Text provided:
▼▼▼

Yes, as described this scenario assumes that Matt entered his latest AT / browser information at the start of his session, e.g. after initially clicking on the test plan from the test queue page.

At a higher level, how do we feel about people changing their AT and/or browser version during a single test run?

On the call we discussed that this behavior is undesirable from a consistency perspective, but probably inevitable and therefore should have an explicit prompt. One reason it seems inevitable (even if testers are discouraged from changing versions during testing a single test plan) is that browser update cycles are relatively frequent, and may even be automatically updated on the tester's behalf, between sessions. Additionally, per the example above, the app needs to account for the fact that admins may edit results submitted by other testers... the likelihood that the admin is running exactly the same version when they are reviewing results that the tester used when submitting seems even lower. If the admin is only editing an assertion, they could dismiss the prompt to update the recorded AT / browser version. But if they are editing output, then the results really need to reflect that the new output came from a more recent AT / browser version.

▲▲▲

Task set:
• 1. In the text about changing AT and browser versions during a test run, rewrite the paragraph beginning "On the call we discussed" as a short bulleted list that keeps its main facts.
• 2. From the text about changing AT and browser versions, reproduce word for word the part that opens with the words containing "Yes, as described" and closes with "single test run?".

Supplied material:
▼▼▼

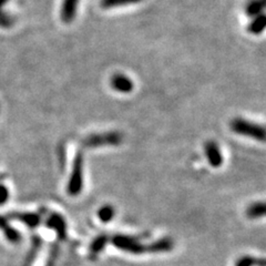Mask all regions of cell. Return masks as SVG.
<instances>
[{"mask_svg":"<svg viewBox=\"0 0 266 266\" xmlns=\"http://www.w3.org/2000/svg\"><path fill=\"white\" fill-rule=\"evenodd\" d=\"M59 255H60V246L57 243H53L50 246V251L48 254L47 262H45V266H57Z\"/></svg>","mask_w":266,"mask_h":266,"instance_id":"cell-19","label":"cell"},{"mask_svg":"<svg viewBox=\"0 0 266 266\" xmlns=\"http://www.w3.org/2000/svg\"><path fill=\"white\" fill-rule=\"evenodd\" d=\"M265 25H266V17L264 13H261V15L256 16L252 19L249 27H247V31L252 35H260L264 31Z\"/></svg>","mask_w":266,"mask_h":266,"instance_id":"cell-14","label":"cell"},{"mask_svg":"<svg viewBox=\"0 0 266 266\" xmlns=\"http://www.w3.org/2000/svg\"><path fill=\"white\" fill-rule=\"evenodd\" d=\"M8 218L21 222L31 230L38 227L41 224V221H43L41 215L34 212H12L8 215Z\"/></svg>","mask_w":266,"mask_h":266,"instance_id":"cell-7","label":"cell"},{"mask_svg":"<svg viewBox=\"0 0 266 266\" xmlns=\"http://www.w3.org/2000/svg\"><path fill=\"white\" fill-rule=\"evenodd\" d=\"M9 199V190L6 186L0 184V205H3Z\"/></svg>","mask_w":266,"mask_h":266,"instance_id":"cell-21","label":"cell"},{"mask_svg":"<svg viewBox=\"0 0 266 266\" xmlns=\"http://www.w3.org/2000/svg\"><path fill=\"white\" fill-rule=\"evenodd\" d=\"M110 85H111L112 89L118 91L120 93H130L134 88V84L130 79L129 77L123 75V73H116L111 77L110 80Z\"/></svg>","mask_w":266,"mask_h":266,"instance_id":"cell-8","label":"cell"},{"mask_svg":"<svg viewBox=\"0 0 266 266\" xmlns=\"http://www.w3.org/2000/svg\"><path fill=\"white\" fill-rule=\"evenodd\" d=\"M45 226L50 230L54 231L57 237L60 241H66L68 237V228L66 219L61 214L57 212H52L49 214V217L45 220Z\"/></svg>","mask_w":266,"mask_h":266,"instance_id":"cell-5","label":"cell"},{"mask_svg":"<svg viewBox=\"0 0 266 266\" xmlns=\"http://www.w3.org/2000/svg\"><path fill=\"white\" fill-rule=\"evenodd\" d=\"M266 213V205L263 201L254 202L246 209V217L251 220L263 218Z\"/></svg>","mask_w":266,"mask_h":266,"instance_id":"cell-13","label":"cell"},{"mask_svg":"<svg viewBox=\"0 0 266 266\" xmlns=\"http://www.w3.org/2000/svg\"><path fill=\"white\" fill-rule=\"evenodd\" d=\"M206 159L211 167L220 168L223 164V154L219 144L213 140H209L204 145Z\"/></svg>","mask_w":266,"mask_h":266,"instance_id":"cell-6","label":"cell"},{"mask_svg":"<svg viewBox=\"0 0 266 266\" xmlns=\"http://www.w3.org/2000/svg\"><path fill=\"white\" fill-rule=\"evenodd\" d=\"M123 142V134L120 131L94 133L82 140L85 148H101V146H117Z\"/></svg>","mask_w":266,"mask_h":266,"instance_id":"cell-4","label":"cell"},{"mask_svg":"<svg viewBox=\"0 0 266 266\" xmlns=\"http://www.w3.org/2000/svg\"><path fill=\"white\" fill-rule=\"evenodd\" d=\"M235 266H265V260L263 258L244 255L236 261Z\"/></svg>","mask_w":266,"mask_h":266,"instance_id":"cell-17","label":"cell"},{"mask_svg":"<svg viewBox=\"0 0 266 266\" xmlns=\"http://www.w3.org/2000/svg\"><path fill=\"white\" fill-rule=\"evenodd\" d=\"M80 0H63L60 10V18L65 24H71L75 20L78 4Z\"/></svg>","mask_w":266,"mask_h":266,"instance_id":"cell-9","label":"cell"},{"mask_svg":"<svg viewBox=\"0 0 266 266\" xmlns=\"http://www.w3.org/2000/svg\"><path fill=\"white\" fill-rule=\"evenodd\" d=\"M109 242L110 237L105 235V234H100V235L95 236L89 246V259L92 261L97 260L98 256L102 253Z\"/></svg>","mask_w":266,"mask_h":266,"instance_id":"cell-10","label":"cell"},{"mask_svg":"<svg viewBox=\"0 0 266 266\" xmlns=\"http://www.w3.org/2000/svg\"><path fill=\"white\" fill-rule=\"evenodd\" d=\"M43 244H44L43 238L39 235H34L31 237V246L29 252L26 255L24 266H33L37 256L40 253V250L43 249Z\"/></svg>","mask_w":266,"mask_h":266,"instance_id":"cell-11","label":"cell"},{"mask_svg":"<svg viewBox=\"0 0 266 266\" xmlns=\"http://www.w3.org/2000/svg\"><path fill=\"white\" fill-rule=\"evenodd\" d=\"M114 209L111 205H104L98 211V218L102 223H109L114 218Z\"/></svg>","mask_w":266,"mask_h":266,"instance_id":"cell-18","label":"cell"},{"mask_svg":"<svg viewBox=\"0 0 266 266\" xmlns=\"http://www.w3.org/2000/svg\"><path fill=\"white\" fill-rule=\"evenodd\" d=\"M13 24V18L11 16H9L8 13H4L2 11H0V27L2 28H9Z\"/></svg>","mask_w":266,"mask_h":266,"instance_id":"cell-20","label":"cell"},{"mask_svg":"<svg viewBox=\"0 0 266 266\" xmlns=\"http://www.w3.org/2000/svg\"><path fill=\"white\" fill-rule=\"evenodd\" d=\"M0 230H1L6 236L7 240L13 243V244H18L22 240L21 234L18 232L15 227H12L10 224H9L8 220L3 217H0Z\"/></svg>","mask_w":266,"mask_h":266,"instance_id":"cell-12","label":"cell"},{"mask_svg":"<svg viewBox=\"0 0 266 266\" xmlns=\"http://www.w3.org/2000/svg\"><path fill=\"white\" fill-rule=\"evenodd\" d=\"M9 0H0V11H1V8L6 4Z\"/></svg>","mask_w":266,"mask_h":266,"instance_id":"cell-22","label":"cell"},{"mask_svg":"<svg viewBox=\"0 0 266 266\" xmlns=\"http://www.w3.org/2000/svg\"><path fill=\"white\" fill-rule=\"evenodd\" d=\"M231 130L238 135L247 136L260 142L265 141V129L259 123L252 122L243 118L233 119L230 123Z\"/></svg>","mask_w":266,"mask_h":266,"instance_id":"cell-2","label":"cell"},{"mask_svg":"<svg viewBox=\"0 0 266 266\" xmlns=\"http://www.w3.org/2000/svg\"><path fill=\"white\" fill-rule=\"evenodd\" d=\"M84 153L78 151L75 160L72 162V169L69 177L67 191L68 194L71 196L79 195L84 189Z\"/></svg>","mask_w":266,"mask_h":266,"instance_id":"cell-3","label":"cell"},{"mask_svg":"<svg viewBox=\"0 0 266 266\" xmlns=\"http://www.w3.org/2000/svg\"><path fill=\"white\" fill-rule=\"evenodd\" d=\"M110 242L118 250L134 255H141L145 253H167V252L172 251L174 247V242L170 237L157 240L153 243H151V244H144V243H142L135 236L126 235V234H117V235H113L110 238Z\"/></svg>","mask_w":266,"mask_h":266,"instance_id":"cell-1","label":"cell"},{"mask_svg":"<svg viewBox=\"0 0 266 266\" xmlns=\"http://www.w3.org/2000/svg\"><path fill=\"white\" fill-rule=\"evenodd\" d=\"M142 0H101V7L104 9H112L129 4H135L141 2Z\"/></svg>","mask_w":266,"mask_h":266,"instance_id":"cell-16","label":"cell"},{"mask_svg":"<svg viewBox=\"0 0 266 266\" xmlns=\"http://www.w3.org/2000/svg\"><path fill=\"white\" fill-rule=\"evenodd\" d=\"M264 8L265 0H251V1L246 4L245 13L249 17L254 18L261 15V13H263Z\"/></svg>","mask_w":266,"mask_h":266,"instance_id":"cell-15","label":"cell"}]
</instances>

▲▲▲

Results for the exercise:
• 1.
- Changing AT or browser versions mid-run hurts consistency, but it is probably inevitable, so the app should show an explicit prompt.
- It is inevitable partly because browsers update often, sometimes automatically between sessions, even if testers are discouraged from switching versions within one test plan.
- Admins may edit results other testers submitted, and they are even less likely to be on the same version the tester used.
- An admin editing only an assertion could dismiss the prompt to update the recorded AT / browser version.
- An admin editing output needs the results to show that the new output came from a more recent AT / browser version.

• 2.
Yes, as described this scenario assumes that Matt entered his latest AT / browser information at the start of his session, e.g. after initially clicking on the test plan from the test queue page.

At a higher level, how do we feel about people changing their AT and/or browser version during a single test run?